[Record extracts]
* * * * *

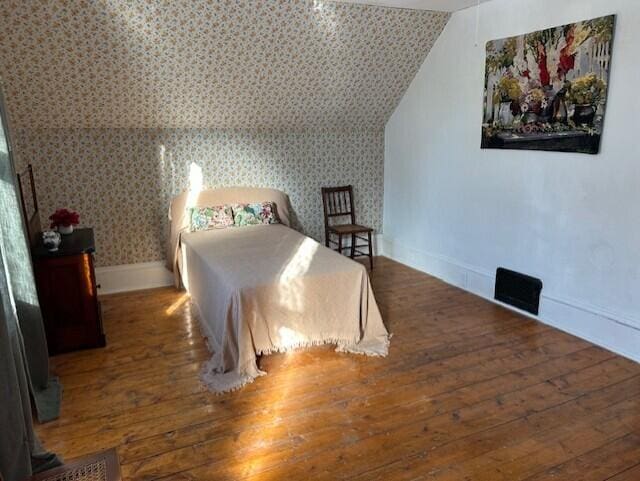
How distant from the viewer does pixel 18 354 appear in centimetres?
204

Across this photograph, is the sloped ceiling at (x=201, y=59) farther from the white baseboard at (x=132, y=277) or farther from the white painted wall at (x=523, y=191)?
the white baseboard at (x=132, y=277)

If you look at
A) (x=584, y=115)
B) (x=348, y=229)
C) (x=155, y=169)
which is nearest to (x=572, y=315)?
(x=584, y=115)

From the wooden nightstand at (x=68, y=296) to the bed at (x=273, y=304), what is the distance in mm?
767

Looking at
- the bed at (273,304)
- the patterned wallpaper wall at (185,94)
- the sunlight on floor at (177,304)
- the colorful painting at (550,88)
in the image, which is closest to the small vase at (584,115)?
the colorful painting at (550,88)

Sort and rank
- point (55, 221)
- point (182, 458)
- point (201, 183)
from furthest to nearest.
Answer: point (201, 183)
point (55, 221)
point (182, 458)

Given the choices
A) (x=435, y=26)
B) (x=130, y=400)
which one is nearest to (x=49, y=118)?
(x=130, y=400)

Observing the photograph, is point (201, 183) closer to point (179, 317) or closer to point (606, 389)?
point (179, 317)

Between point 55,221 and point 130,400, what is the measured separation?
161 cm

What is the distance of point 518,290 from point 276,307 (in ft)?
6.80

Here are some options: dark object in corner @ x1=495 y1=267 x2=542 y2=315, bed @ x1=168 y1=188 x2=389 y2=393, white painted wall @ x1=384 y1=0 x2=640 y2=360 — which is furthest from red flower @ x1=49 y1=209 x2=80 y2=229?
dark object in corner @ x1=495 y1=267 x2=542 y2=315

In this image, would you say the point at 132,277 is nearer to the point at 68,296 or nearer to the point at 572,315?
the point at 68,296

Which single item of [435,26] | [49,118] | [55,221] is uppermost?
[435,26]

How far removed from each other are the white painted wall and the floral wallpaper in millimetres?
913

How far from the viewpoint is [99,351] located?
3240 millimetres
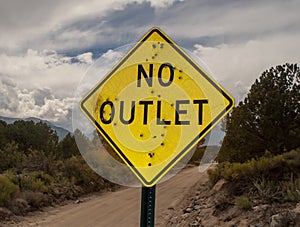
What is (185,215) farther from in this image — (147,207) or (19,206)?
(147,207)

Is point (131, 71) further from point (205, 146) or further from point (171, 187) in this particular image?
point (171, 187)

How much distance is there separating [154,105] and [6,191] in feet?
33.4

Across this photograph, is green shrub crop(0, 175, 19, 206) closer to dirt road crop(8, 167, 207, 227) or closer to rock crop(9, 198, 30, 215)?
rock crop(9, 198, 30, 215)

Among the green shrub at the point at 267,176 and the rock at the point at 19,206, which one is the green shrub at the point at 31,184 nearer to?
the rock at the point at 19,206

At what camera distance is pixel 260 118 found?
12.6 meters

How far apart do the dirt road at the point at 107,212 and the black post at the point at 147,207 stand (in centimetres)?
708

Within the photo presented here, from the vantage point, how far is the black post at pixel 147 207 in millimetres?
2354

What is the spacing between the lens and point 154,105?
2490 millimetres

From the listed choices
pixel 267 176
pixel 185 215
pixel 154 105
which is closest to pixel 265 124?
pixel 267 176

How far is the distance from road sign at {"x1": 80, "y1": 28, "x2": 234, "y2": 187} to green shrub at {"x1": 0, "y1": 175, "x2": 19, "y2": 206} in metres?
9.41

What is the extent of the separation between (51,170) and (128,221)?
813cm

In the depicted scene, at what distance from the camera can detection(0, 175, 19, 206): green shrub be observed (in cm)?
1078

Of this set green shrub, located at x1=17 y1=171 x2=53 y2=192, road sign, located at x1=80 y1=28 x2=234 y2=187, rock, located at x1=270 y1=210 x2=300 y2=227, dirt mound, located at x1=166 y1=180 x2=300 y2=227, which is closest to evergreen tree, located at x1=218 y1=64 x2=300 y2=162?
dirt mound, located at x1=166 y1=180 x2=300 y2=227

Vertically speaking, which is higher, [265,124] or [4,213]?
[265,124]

* * * * *

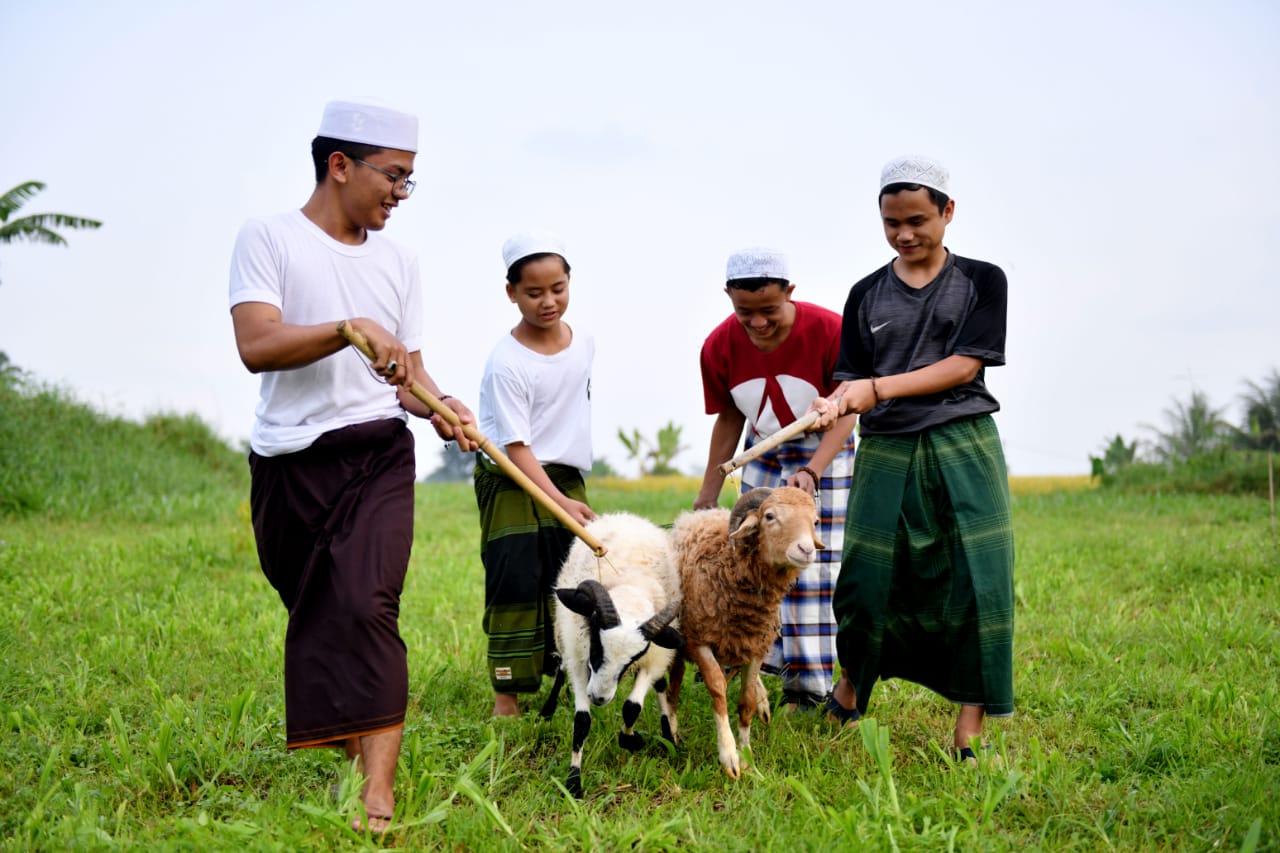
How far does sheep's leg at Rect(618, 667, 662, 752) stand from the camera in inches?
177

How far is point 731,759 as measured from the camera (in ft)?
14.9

* * * * *

[The problem]
From the data above, pick out and copy each line that contains the string "post". The match is case-sensitive.

[In response]
How far apart do the dirt road at the point at 107,212 and the black post at the point at 147,207 stand (in centimetres)?
Within the photo presented here, from the vantage point, how far is the black post at pixel 147 207 in millimetres?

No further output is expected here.